“England gone, France gone, Italy gone––who shall safe America and her armies and her unborn ships, and her cannon and shell and air-ships not yet so much as begun?

Der Tag shall be like the lest day ven Gott makes the graves open and the dead come beck to life. The Americans shall fall on knees before our Kaiser, and he shall render chudgment. Such a payink!

“Now the Yenkees despise us Chermans. Ve cannot go to this city, to that dock. Everywhere is dead-lines and permissions and internment camps and persecutions, and all who are not in prison are afraid. They change their names from Cherman to English now, but soon they shall lift their heads and it shall be the Americans who shall know the dead-lines, the licenses, the internment camps.

“So, Marie Louise, my sveetheart, if you can show and I can show that in the dark night ve did not forget the Vaterland, ve shall be proud and safe.

“It is to make you safe ven comes Der Tag I speak to you now. I vish you should share my vork now, so you 276 can share my life efterwards. Now do I loaf you, Marie Louise? Now do I give you proof?”

Mamise was all ashudder with the intensity of his conviction. She imagined an all-conquering Germany in America. She needed but to multiply the story of Belgium, of Serbia, of prostrate Russia. The Kaiser had put in the shop-window of the world samples enough of the future as it would be made by Germany.

And in the mood of that day, with defeatism rife in Europe, and pessimism miasmatic in America, there was reason enough for Nicky to believe in his prophecy and to inspire belief in its possibility. The only impossible thing about it was that the world should ever endure the dominance of Germany.
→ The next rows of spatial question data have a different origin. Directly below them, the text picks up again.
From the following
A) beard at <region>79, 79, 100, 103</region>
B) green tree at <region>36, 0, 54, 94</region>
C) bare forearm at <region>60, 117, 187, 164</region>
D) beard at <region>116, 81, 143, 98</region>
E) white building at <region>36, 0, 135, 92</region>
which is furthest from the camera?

Death would seem better to almost everybody than life in such a civilization as she promised.

Mamise feared the Teutonic might, but she could not for a moment consent to accept it. There was only one thing for her to do, and that was to learn what plans she could, and thwart them. Here within her grasp was the long-sought opportunity to pay off the debt she had incurred. She could be a soldier now, at last. There was no price that Nicky might have demanded too great, too costly, too shameful for her to pay. To denounce him or defy him would be a criminal waste of opportunity.

She said: “I understand. You are right, of course. Let me help in any way I can. I only wish there were something big for me to do.”

Nicky was overjoyed. He had triumphed both as patriot and as lover.